— Challenge —
Write out the line with "In this photograph, does" and every later line through the end of the data below, exactly as given, with no pictures in the copy.

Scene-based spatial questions
-- -- --
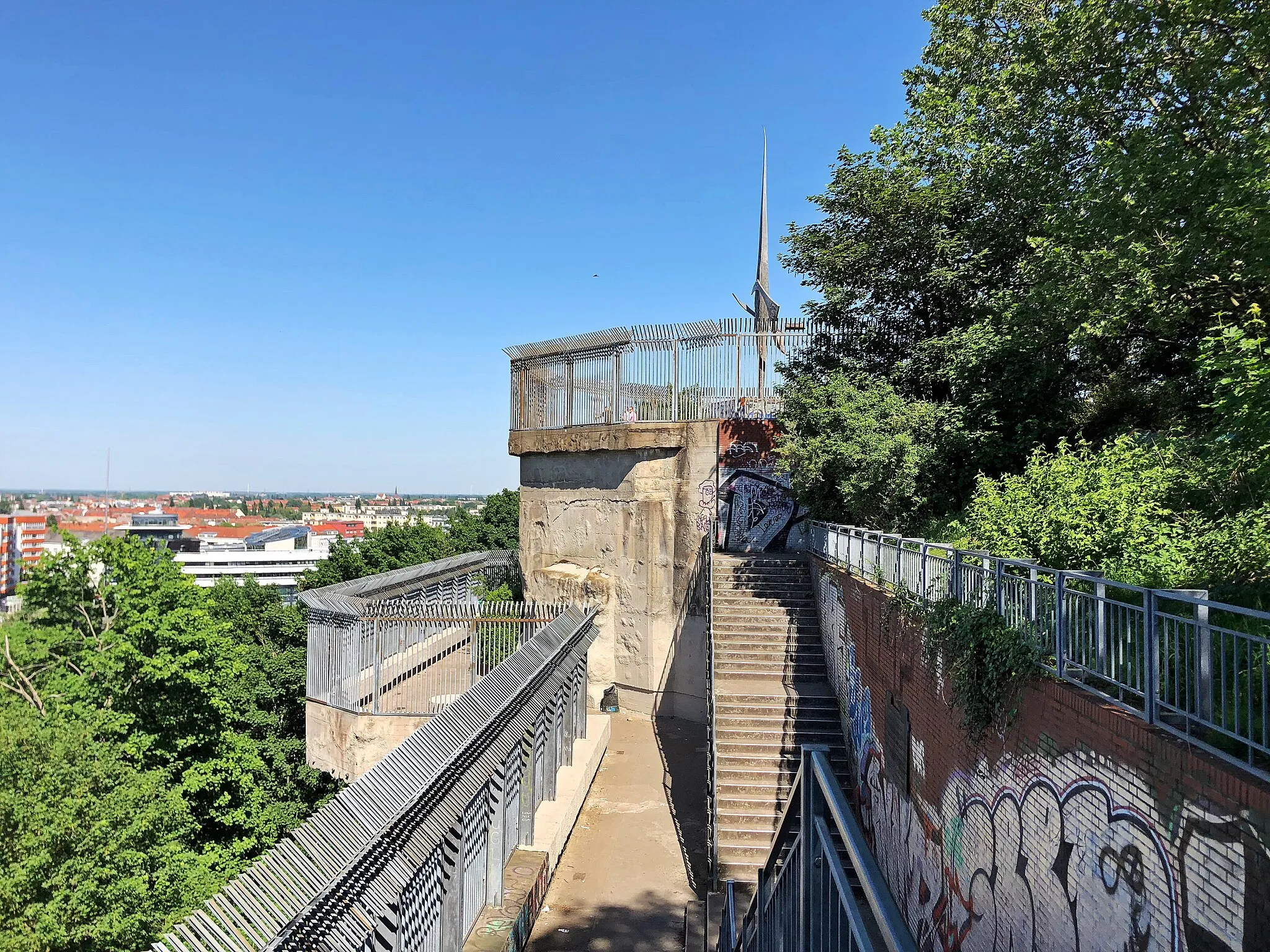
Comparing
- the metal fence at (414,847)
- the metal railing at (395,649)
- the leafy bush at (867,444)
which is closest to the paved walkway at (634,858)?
the metal fence at (414,847)

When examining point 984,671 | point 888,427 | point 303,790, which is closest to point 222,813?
point 303,790

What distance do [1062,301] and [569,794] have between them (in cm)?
961

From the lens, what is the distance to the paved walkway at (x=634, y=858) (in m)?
8.85

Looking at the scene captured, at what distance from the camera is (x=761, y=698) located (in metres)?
11.9

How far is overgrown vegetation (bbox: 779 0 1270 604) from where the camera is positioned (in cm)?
688

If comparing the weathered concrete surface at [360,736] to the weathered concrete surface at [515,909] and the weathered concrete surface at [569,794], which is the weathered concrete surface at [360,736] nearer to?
the weathered concrete surface at [569,794]

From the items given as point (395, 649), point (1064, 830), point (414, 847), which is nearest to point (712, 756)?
point (414, 847)

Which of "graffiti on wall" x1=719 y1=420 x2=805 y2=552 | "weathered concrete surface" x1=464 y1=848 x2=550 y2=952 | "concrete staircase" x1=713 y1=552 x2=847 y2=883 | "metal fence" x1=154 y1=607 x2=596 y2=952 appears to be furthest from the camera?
"graffiti on wall" x1=719 y1=420 x2=805 y2=552

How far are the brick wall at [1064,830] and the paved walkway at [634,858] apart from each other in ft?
9.17

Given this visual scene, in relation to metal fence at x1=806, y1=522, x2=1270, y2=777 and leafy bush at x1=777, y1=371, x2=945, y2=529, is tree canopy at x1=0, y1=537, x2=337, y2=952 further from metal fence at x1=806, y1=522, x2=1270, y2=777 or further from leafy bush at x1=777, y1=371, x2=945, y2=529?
metal fence at x1=806, y1=522, x2=1270, y2=777

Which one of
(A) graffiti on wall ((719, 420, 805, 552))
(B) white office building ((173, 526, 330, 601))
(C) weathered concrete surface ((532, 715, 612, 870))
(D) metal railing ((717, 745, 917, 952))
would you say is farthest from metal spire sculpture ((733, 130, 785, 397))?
(B) white office building ((173, 526, 330, 601))

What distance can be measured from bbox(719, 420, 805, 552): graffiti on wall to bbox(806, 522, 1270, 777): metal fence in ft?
33.6

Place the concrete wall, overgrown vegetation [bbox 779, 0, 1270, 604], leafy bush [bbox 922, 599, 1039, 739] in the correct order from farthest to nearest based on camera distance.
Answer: the concrete wall → overgrown vegetation [bbox 779, 0, 1270, 604] → leafy bush [bbox 922, 599, 1039, 739]

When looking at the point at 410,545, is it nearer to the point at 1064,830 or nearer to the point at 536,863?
the point at 536,863
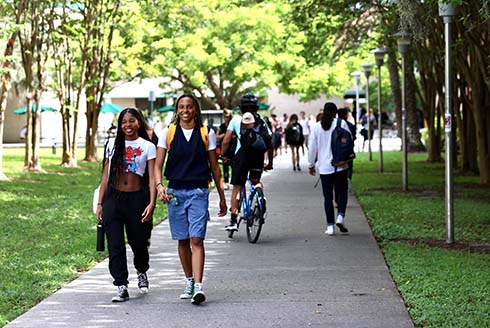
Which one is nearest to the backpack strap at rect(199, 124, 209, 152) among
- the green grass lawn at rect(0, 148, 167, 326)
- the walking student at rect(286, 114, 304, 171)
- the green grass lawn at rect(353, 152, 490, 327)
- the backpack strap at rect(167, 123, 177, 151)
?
the backpack strap at rect(167, 123, 177, 151)

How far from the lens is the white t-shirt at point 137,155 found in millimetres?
9484

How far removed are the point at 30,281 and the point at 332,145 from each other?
205 inches

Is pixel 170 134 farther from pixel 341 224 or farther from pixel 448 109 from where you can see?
pixel 341 224

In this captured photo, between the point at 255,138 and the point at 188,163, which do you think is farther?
the point at 255,138

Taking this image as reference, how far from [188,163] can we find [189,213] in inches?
16.9

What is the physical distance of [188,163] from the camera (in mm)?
9398

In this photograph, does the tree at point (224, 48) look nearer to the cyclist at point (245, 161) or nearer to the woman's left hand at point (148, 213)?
the cyclist at point (245, 161)

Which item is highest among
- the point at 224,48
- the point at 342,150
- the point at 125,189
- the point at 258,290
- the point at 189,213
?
the point at 224,48

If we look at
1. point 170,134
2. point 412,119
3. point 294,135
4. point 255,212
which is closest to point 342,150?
point 255,212

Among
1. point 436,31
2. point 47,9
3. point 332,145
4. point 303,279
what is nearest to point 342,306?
point 303,279

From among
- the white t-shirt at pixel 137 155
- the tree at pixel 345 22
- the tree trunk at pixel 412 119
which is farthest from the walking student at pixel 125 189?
the tree trunk at pixel 412 119

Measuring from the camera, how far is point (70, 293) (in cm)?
991

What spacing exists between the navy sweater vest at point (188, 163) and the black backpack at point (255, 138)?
4.33 metres

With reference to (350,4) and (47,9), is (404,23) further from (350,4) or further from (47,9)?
(47,9)
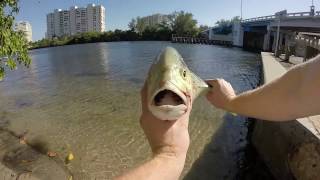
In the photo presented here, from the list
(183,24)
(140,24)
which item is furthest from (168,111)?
(140,24)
-- -- --
— Solution for this exercise —
In this photograph, does the tree at point (224, 48) look nearer to the cyclist at point (245, 161) or nearer to the woman's left hand at point (148, 213)?
the cyclist at point (245, 161)

Which item is highest among
- the point at 224,48
- the point at 342,150
- the point at 125,189
- the point at 258,290
- the point at 189,213
?
the point at 224,48

If we look at
1. point 170,134
2. point 412,119
3. point 294,135
4. point 255,212
which is closest to point 342,150?
point 255,212

Among
1. point 436,31
2. point 47,9
3. point 332,145
4. point 303,279
what is nearest to point 342,306?
point 303,279

From among
- the white t-shirt at pixel 137 155
- the tree at pixel 345 22
- the tree trunk at pixel 412 119
which is farthest from the walking student at pixel 125 189?
the tree trunk at pixel 412 119

Measuring from the camera, how far is point (70, 293) (in cm)?
991

What spacing exists between the navy sweater vest at point (188, 163) and the black backpack at point (255, 138)?
4.33 metres

With reference to (350,4) and (47,9), is (404,23) further from (350,4) or further from (47,9)?
(47,9)
In the photo presented here, from the list
(183,24)
(140,24)
which item is furthest from (168,111)?
(140,24)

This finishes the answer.